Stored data
++++++++++++++++++++

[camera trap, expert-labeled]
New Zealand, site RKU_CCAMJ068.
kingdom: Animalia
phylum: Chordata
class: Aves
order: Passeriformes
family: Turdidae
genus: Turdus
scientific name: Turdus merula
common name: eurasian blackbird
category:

++++++++++++++++++++

YOUR OBJECTIVE:
Reproduce all of the entries above verbatim.

TASK SOLUTION:
[camera trap, expert-labeled]
New Zealand, site RKU_CCAMJ068.
kingdom: Animalia
phylum: Chordata
class: Aves
order: Passeriformes
family: Turdidae
genus: Turdus
scientific name: Turdus merula
common name: eurasian blackbird
category:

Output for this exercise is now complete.